Auch viele Behördengänge sollen in Zukunft am Computer zu erledigen sein. Dafür sollen die Bürgerinnen und Bürger eine sichere digitale Identität bekommen. „Das ist gut, das so prominent zu machen“, meint Heumann. „Denn, wenn Sie nicht die Möglichkeit haben, sich gegenüber dem Staat digital zu identifizieren, dann können Sie eigentlich keine staatlichen Leistungen nutzen, und das ist ja oft der Frust der Bürgerinnen und Bürger, wenn sie mit dem Amt zu tun haben: Dass es immer noch ganz unterschiedliche Wege gibt, wie man belegen muss, dass man die Person ist, die den Antrag stellt. Das ist immer noch aufwendig und mühsam. Das ist ein echter Game-Changer.“
Auch Daten aus Forschung und Verwaltung sollen öffentlich leichter zugänglich werden. Zwar könnte zum dem Thema Open Data „sicherlich wieder ein bisschen mehr“ im Papier der Bundesregierung stehen, meint Heumann.
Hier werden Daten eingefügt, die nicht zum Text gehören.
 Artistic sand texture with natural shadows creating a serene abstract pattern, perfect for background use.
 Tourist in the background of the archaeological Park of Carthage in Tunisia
Die dort skizzierte Idee, Datenräume zu schaffen und unterschiedliche Sektoren miteinander zu vernetzten, finde er aber richtig. „Die elektronische Patientenakte bietet ja auch die Möglichkeit, Daten zu teilen zwischen Patienten und behandelnden Ärzten oder sie auch der Forschung zur Verfügung zu stellen.“

Keine Fehleranalyse

Doch die schönsten Ziele nützen nichts, wenn sie nicht erreicht werden. „Was mir nach wie vor fehlt, ist eine Auseinandersetzung damit, warum es in der Vergangenheit nicht geklappt hat mit der Digitalpolitik, was die strukturellen Probleme in Regierung und Verwaltung sind, die uns so langsam machen“, sagt Heumann. „Dazu findet man in dem Dokument leider nichts, und das finde ich das größte Versäumnis.“
Dass Deutschland in Sachen Digitalisierung bisher nicht gerade schnell vorankommt, hat aus Sicht Heumanns vor allem „mit den Arbeitsweisen in den Ministerien zu tun und mit den langsamen Prozessen, mit den komplizierten und hierarchischen Entscheidungswegen, und darüber wird eben nichts gesagt.“

Mehr Details, mehr Klarstellungen

Als im Juni diesen Jahres ein erstes Papier zur Digitalstrategie veröffentlicht wurde, übte Heumann bei uns auf Deutschlandfunk Kultur noch massiv Kritik . Nun räumt er ein: „Man sieht schon, dass da über den Sommer nochmal viel gearbeitet worden ist an dem Papier. Ich glaube, das ist auch auf den erstens öffentlichen Druck zurückzuführen.“
Die Digitalstrategie enthalte mehr Details, mehr Klarstellungen und neue Themen – wie die Zivilgesellschaft zu stärken und auch einzubinden in Prozesse. „Ein Thema, das ich persönlich sehr wichtig finde.“
Zudem stehe „auch mehr drin zur Bedeutung der Wirkungsmessung der Maßnahmen“. Es sollen unabhängige wissenschaftliche Evaluierung stattfinden. Diese könnten dann zeigen, ob die Bundesregierung ihre Ziele wirklich erreicht habe – „und, wenn nicht, auch aufzeigen, woran es gelegen hat“.